Soep is één van de weinige voedingswaren die u bijna onbeperkt kan eten. Soep op basis van verse groenten of diepvriesgroenten bevat relatief weinig vet en is energie- of caloriearm (op voorwaarde dat u niet te gul omspringt met boter, room, enz.), en het is een goede bron van vitaminen (o.m. foliumzuur, vitamine E, beta-caroteen…), mineralen en vezels. 
Onderzoek toont aan dat mensen die regelmatig soep eten minder zwaarlijvig zijn. Soep levert doorgaans weinig calorieën voor een groot volume (gemiddeld minder dan 100 kcal voor 250ml groentesoep) en zorgt voor een verzadigingsgevoel. Het is dan ook een ideaal voorgerecht. Soep met stukjes groenten geeft een groter gevoel van verzadiging dan gemixte soepen.
Dagelijks een bord soep eten is een goede manier om aan de dagelijks aanbevolen hoeveelheid groenten te komen. Soep bereid met 600 g groenten per liter water levert per portie van 250 ml ongeveer 150 g groenten, wat ongeveer de helft is van de dagelijks aanbevolen hoeveelheid groente. Eén portie soep van 250 ml levert ook één zesde van de dagelijks aanbevolen hoeveelheid vocht (1,5l).
Soep is tenslotte ook een goede manier om kinderen groenten te doen eten of te laten wennen aan de smaak van diverse groenten. 
*
Enkele tips om optimaal te profiteren van de voordelen van soep.*

- Kies bij voorkeur een ontvette bouillon als basis van de soep. Maakt u zelf de bouillon, schep dan het vet van de afgekoelde bouillon weg alvorens de andere soepingrediënten toe te voegen.

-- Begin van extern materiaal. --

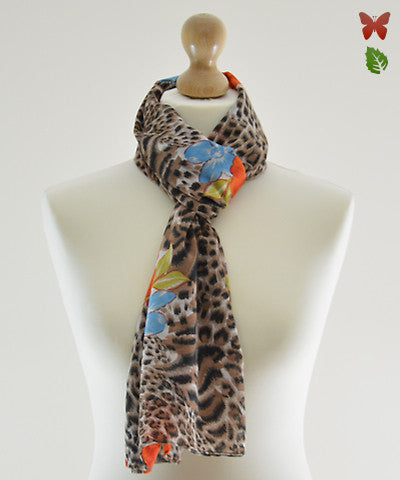 Wild Orange Cotton Scarf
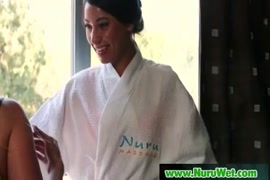 Navin xxx video hd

- Voeg niet te veel vet toe in de vorm van boter, room en dergelijke.

- Indien u gebruik maakt van bouillonblokjes, kies dan bij voorkeur zoutarme blokjes. Gewone bouillonblokjes zijn namelijk zeer zoutrijk. Hetzelfde geldt voor kant-en-klaarsoepen in het algemeen en oplossoepen in het bijzonder. 

- Voeg zo weinig mogelijk extra zout toe aan de soep, maar gebruik andere kruiden en groenten om ze op smaak te brengen (knoflook, nootmuskaat, paprika, peper, uien, peterselie, basilicum, bieslook, dille, dragon, kervel, lavas, marjolein, selder, tijm...).

- Voeg niet systematisch zetmeelproducten toe zoals aardappels, rijst en pasta. Als u van lichtgebonden soep, gebruik dan bijvoorbeeld pompoen of knolselder. Knolselder en pompoen binden even goed als aardappelen maar leveren 4 keer minder calorieën.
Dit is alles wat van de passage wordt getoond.